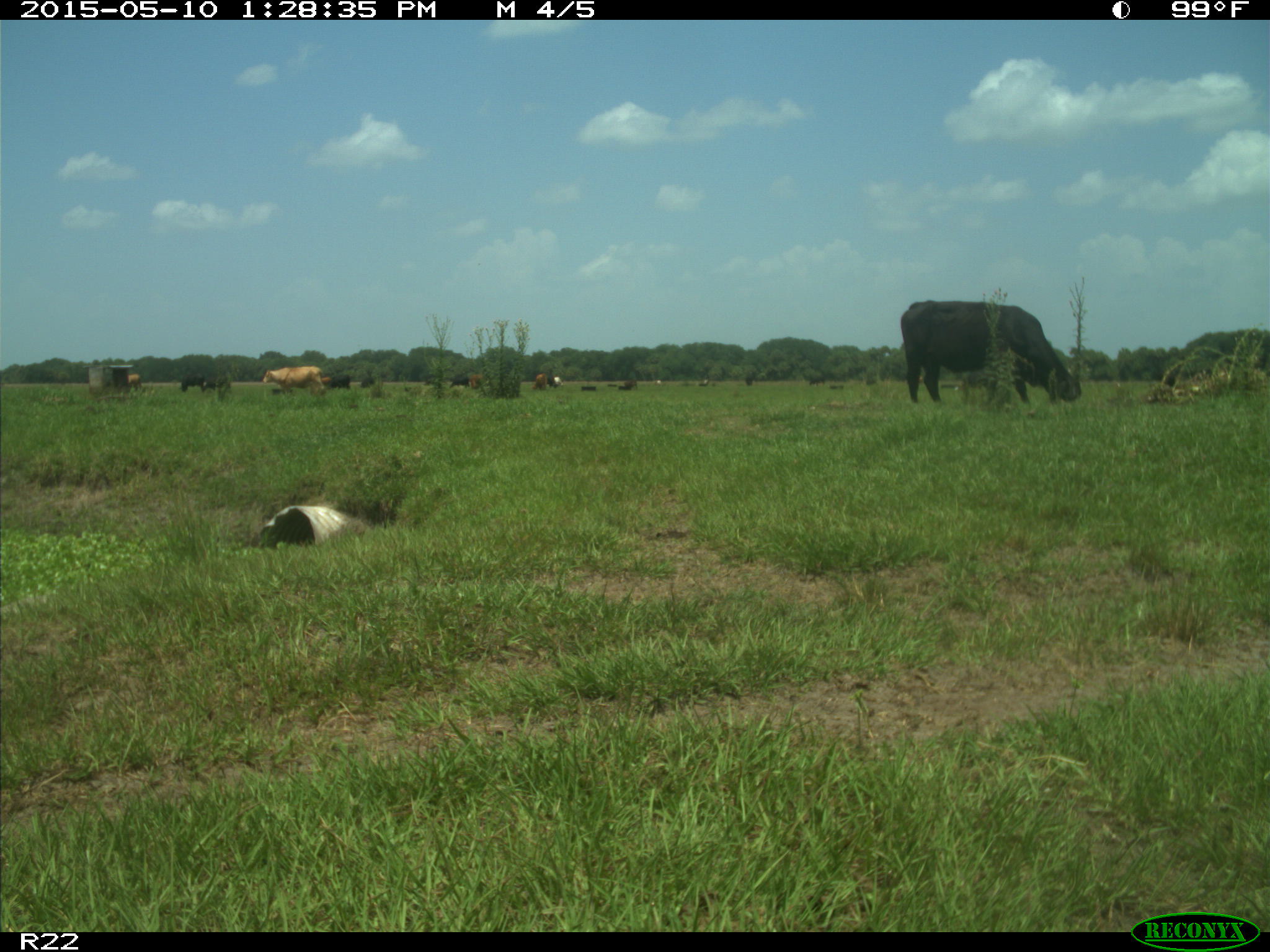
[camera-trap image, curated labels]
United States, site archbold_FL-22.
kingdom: Animalia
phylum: Chordata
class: Mammalia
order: Artiodactyla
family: Bovidae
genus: Bos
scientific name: Bos taurus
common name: domestic cow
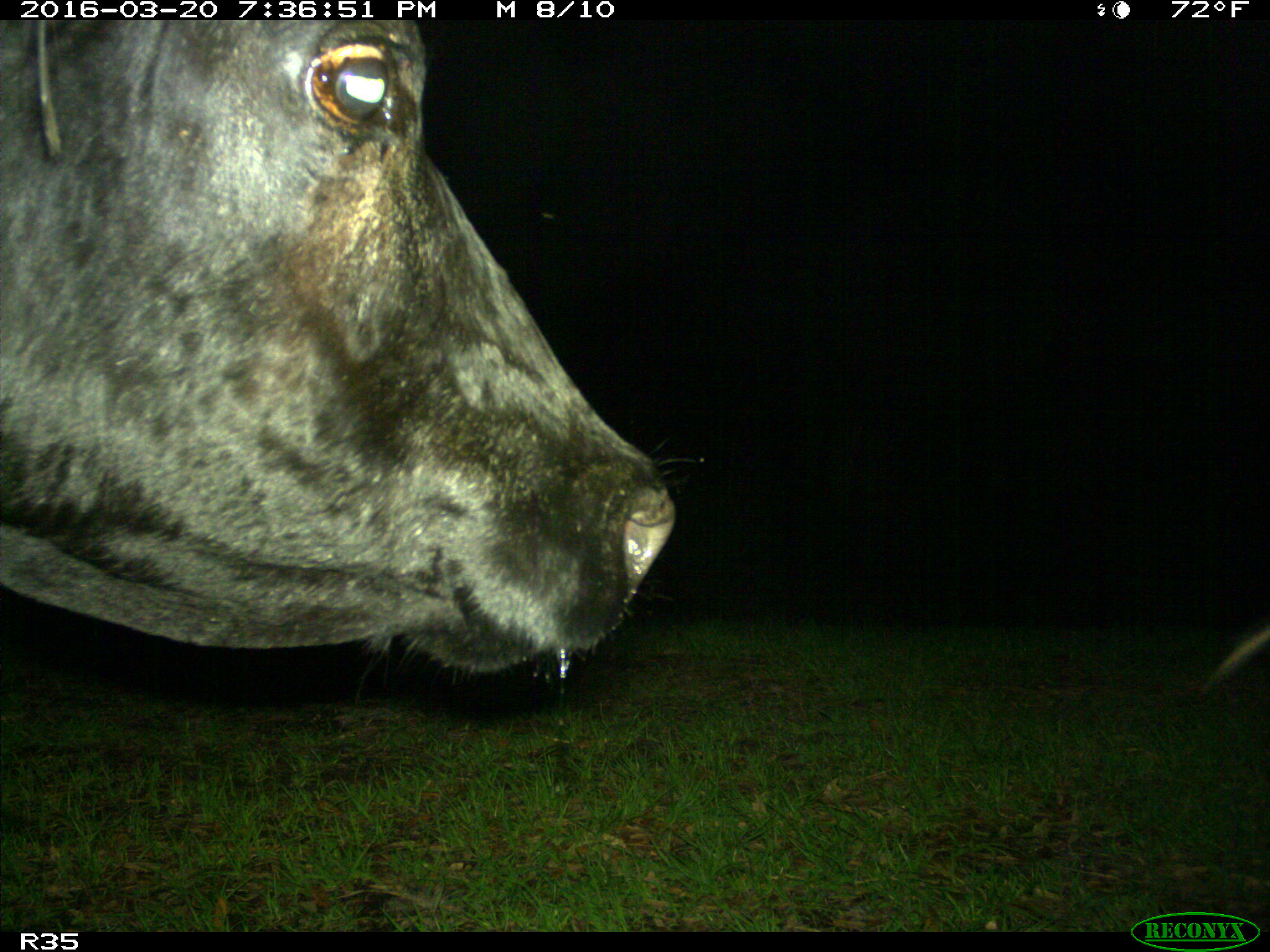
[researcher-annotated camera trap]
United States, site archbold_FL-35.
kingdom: Animalia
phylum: Chordata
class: Mammalia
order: Artiodactyla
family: Bovidae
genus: Bos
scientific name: Bos taurus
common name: domestic cow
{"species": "Bos taurus (domestic cow)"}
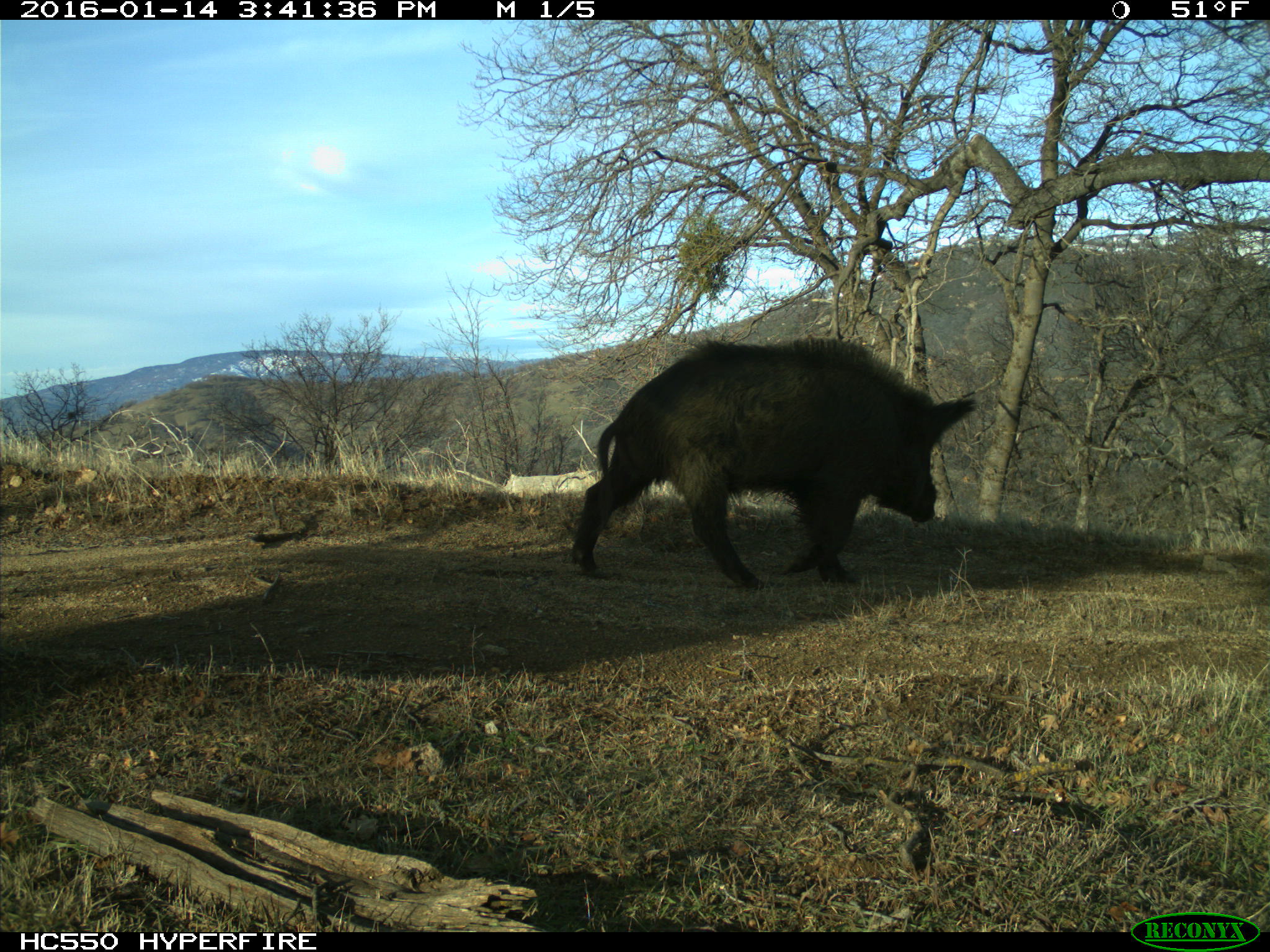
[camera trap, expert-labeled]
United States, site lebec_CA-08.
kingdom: Animalia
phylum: Chordata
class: Mammalia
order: Artiodactyla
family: Suidae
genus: Sus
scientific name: Sus scrofa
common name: wild boar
Sus scrofa (wild boar).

▶ Task directions: A word-for-word copy of the lines from the one containing "[researcher-annotated camera trap]" through the last line of the records is what is wanted, without pictures and without any other line.

▶ Answer:
[researcher-annotated camera trap]
United States, site archbold_FL-35.
kingdom: Animalia
phylum: Chordata
class: Mammalia
order: Artiodactyla
family: Bovidae
genus: Bos
scientific name: Bos taurus
common name: domestic cow
{"species": "Bos taurus (domestic cow)"}
[camera trap, expert-labeled]
United States, site lebec_CA-08.
kingdom: Animalia
phylum: Chordata
class: Mammalia
order: Artiodactyla
family: Suidae
genus: Sus
scientific name: Sus scrofa
common name: wild boar
Sus scrofa (wild boar).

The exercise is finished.